Requirement:
Please copy out the following news article about the FBI's questioning of John Walker Lindh in full and word for word.

Excerpt:
((

Posted on 02/08/2002 3:24:57 PM PST by Grut

FBI failed to get Lindh's statement in writing
BY LENNY SAVINO AND FRANK DAVIES
fdavies@herald.com

WASHINGTON - The FBI may have violated its own rules in questioning John Walker Lindh by not taping or transcribing his statements, and that could determine the outcome of the case against him, experts said Thursday.

The FBI's only record of its two-day interrogation of the accused Taliban fighter is a summary form written by the agent who questioned him. Lindh did not sign the form.

`WHERE'S THE PROOF?'

''Everything turns on the confession. If it's thrown out, where's the proof?'' said former federal prosecutor Gregory Wallance, now a private attorney in New York City.

The defense and prosecution agree the case depends largely on the FBI's account of an interrogation with Lindh on Dec. 9 and 10 while Lindh was a U.S. military prisoner at Camp Rhino in southern Afghanistan. But the FBI's interview with Lindh appears not to have been recorded, an FBI agent testified this week, or transcribed and signed by Lindh.

))

Dataset excerpt:
((

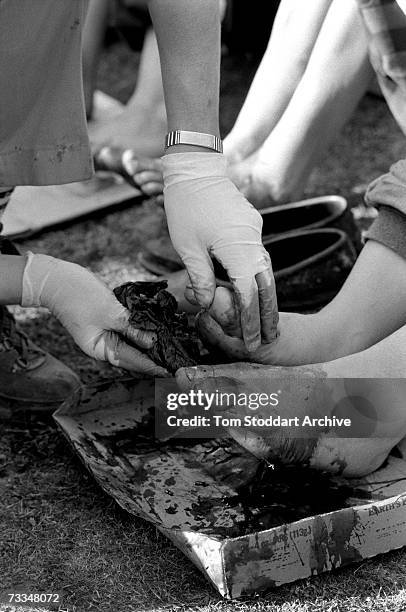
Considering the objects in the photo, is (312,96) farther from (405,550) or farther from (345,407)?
(405,550)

))

Written solution:
Posted on 02/08/2002 3:24:57 PM PST by Grut

FBI failed to get Lindh's statement in writing
BY LENNY SAVINO AND FRANK DAVIES
fdavies@herald.com

WASHINGTON - The FBI may have violated its own rules in questioning John Walker Lindh by not taping or transcribing his statements, and that could determine the outcome of the case against him, experts said Thursday.

The FBI's only record of its two-day interrogation of the accused Taliban fighter is a summary form written by the agent who questioned him. Lindh did not sign the form.

`WHERE'S THE PROOF?'

''Everything turns on the confession. If it's thrown out, where's the proof?'' said former federal prosecutor Gregory Wallance, now a private attorney in New York City.

The defense and prosecution agree the case depends largely on the FBI's account of an interrogation with Lindh on Dec. 9 and 10 while Lindh was a U.S. military prisoner at Camp Rhino in southern Afghanistan. But the FBI's interview with Lindh appears not to have been recorded, an FBI agent testified this week, or transcribed and signed by Lindh.